◆ **Extraits d'un jeu de données de raisonnement spatial**
+++
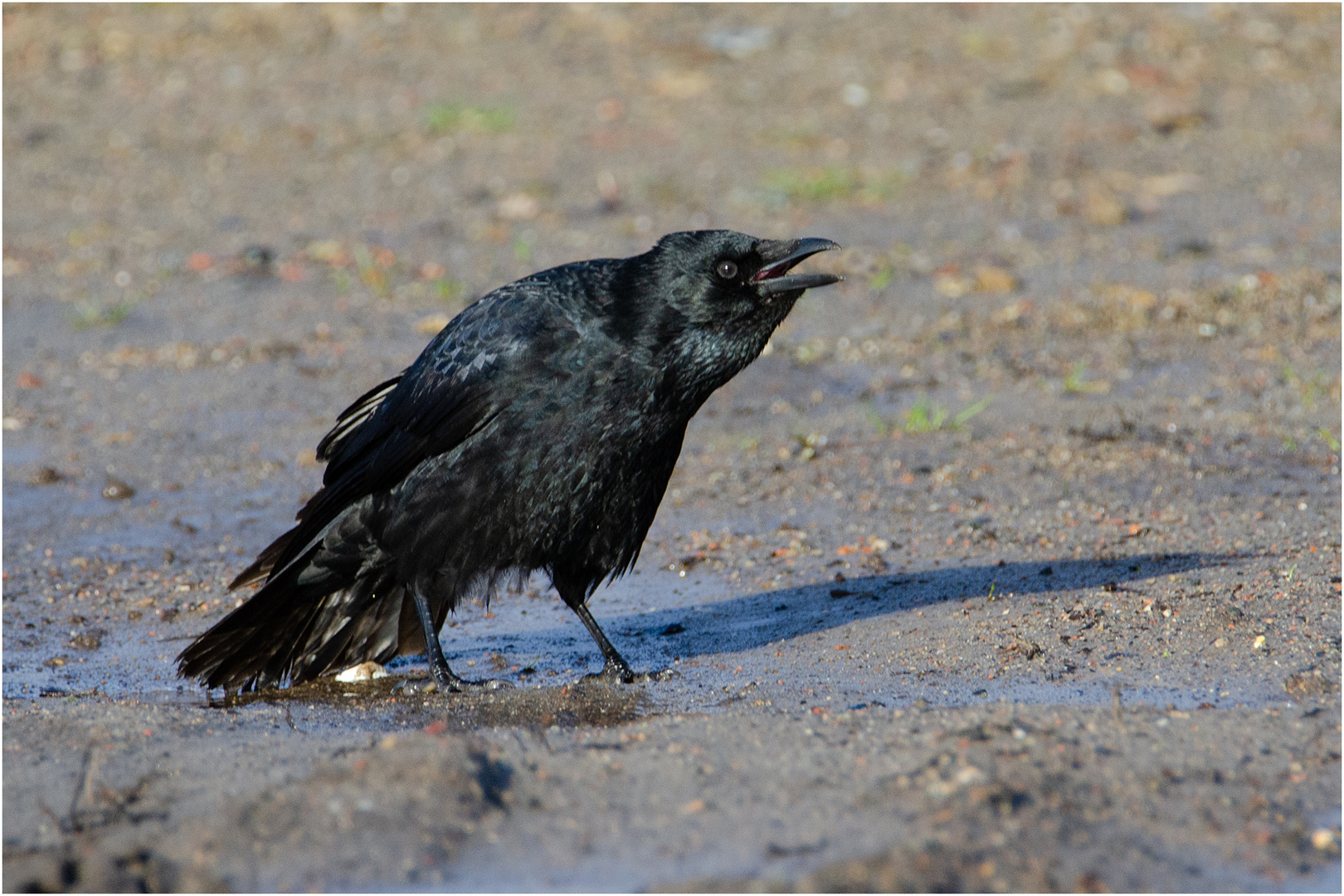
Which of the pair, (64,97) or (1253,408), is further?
(64,97)

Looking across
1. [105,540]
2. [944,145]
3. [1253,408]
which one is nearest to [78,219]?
[105,540]

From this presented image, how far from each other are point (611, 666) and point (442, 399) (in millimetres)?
1039

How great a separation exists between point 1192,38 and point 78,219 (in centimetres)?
952

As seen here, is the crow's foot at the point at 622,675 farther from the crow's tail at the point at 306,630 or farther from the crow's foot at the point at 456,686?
the crow's tail at the point at 306,630

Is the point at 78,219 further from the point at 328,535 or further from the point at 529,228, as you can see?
the point at 328,535

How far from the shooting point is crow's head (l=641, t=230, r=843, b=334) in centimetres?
457

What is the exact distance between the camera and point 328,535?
5.00m

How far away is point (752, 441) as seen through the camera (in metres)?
7.39

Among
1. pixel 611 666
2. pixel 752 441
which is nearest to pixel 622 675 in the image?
pixel 611 666

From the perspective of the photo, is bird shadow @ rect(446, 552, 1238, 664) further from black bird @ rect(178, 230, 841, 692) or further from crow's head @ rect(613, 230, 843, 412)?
crow's head @ rect(613, 230, 843, 412)

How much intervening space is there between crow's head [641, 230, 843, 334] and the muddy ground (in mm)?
1177

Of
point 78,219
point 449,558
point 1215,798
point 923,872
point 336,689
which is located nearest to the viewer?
point 923,872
+++
◆ **OBJECTIF**
Présentez l'ensemble du matériel ci-dessus sous forme de tableau Markdown à deux colonnes, « Numéro » et « Texte », avec une rangée numérotée pour chaque ligne non vide. Laissez les images de côté.

◆ **RÉPONSE ATTENDUE**
| Numéro | Texte |
|---|---|
| 1 | Which of the pair, (64,97) or (1253,408), is further? |
| 2 | (64,97) |
| 3 | Looking across |
| 4 | 1. [105,540] |
| 5 | 2. [944,145] |
| 6 | 3. [1253,408] |
| 7 | which one is nearest to [78,219]? |
| 8 | [105,540] |
| 9 | From this presented image, how far from each other are point (611, 666) and point (442, 399) (in millimetres)? |
| 10 | 1039 |
| 11 | How great a separation exists between point 1192,38 and point 78,219 (in centimetres)? |
| 12 | 952 |
| 13 | As seen here, is the crow's foot at the point at 622,675 farther from the crow's tail at the point at 306,630 or farther from the crow's foot at the point at 456,686? |
| 14 | the crow's tail at the point at 306,630 |
| 15 | Is the point at 78,219 further from the point at 328,535 or further from the point at 529,228, as you can see? |
| 16 | the point at 328,535 |
| 17 | How far from the shooting point is crow's head (l=641, t=230, r=843, b=334) in centimetres? |
| 18 | 457 |
| 19 | What is the exact distance between the camera and point 328,535? |
| 20 | 5.00m |
| 21 | How far away is point (752, 441) as seen through the camera (in metres)? |
| 22 | 7.39 |
| 23 | Among |
| 24 | 1. pixel 611 666 |
| 25 | 2. pixel 752 441 |
| 26 | which is nearest to pixel 622 675 in the image? |
| 27 | pixel 611 666 |
| 28 | From the perspective of the photo, is bird shadow @ rect(446, 552, 1238, 664) further from black bird @ rect(178, 230, 841, 692) or further from crow's head @ rect(613, 230, 843, 412)? |
| 29 | crow's head @ rect(613, 230, 843, 412) |
| 30 | How much intervening space is there between crow's head [641, 230, 843, 334] and the muddy ground (in mm)? |
| 31 | 1177 |
| 32 | Of |
| 33 | point 78,219 |
| 34 | point 449,558 |
| 35 | point 1215,798 |
| 36 | point 923,872 |
| 37 | point 336,689 |
| 38 | which is located nearest to the viewer? |
| 39 | point 923,872 |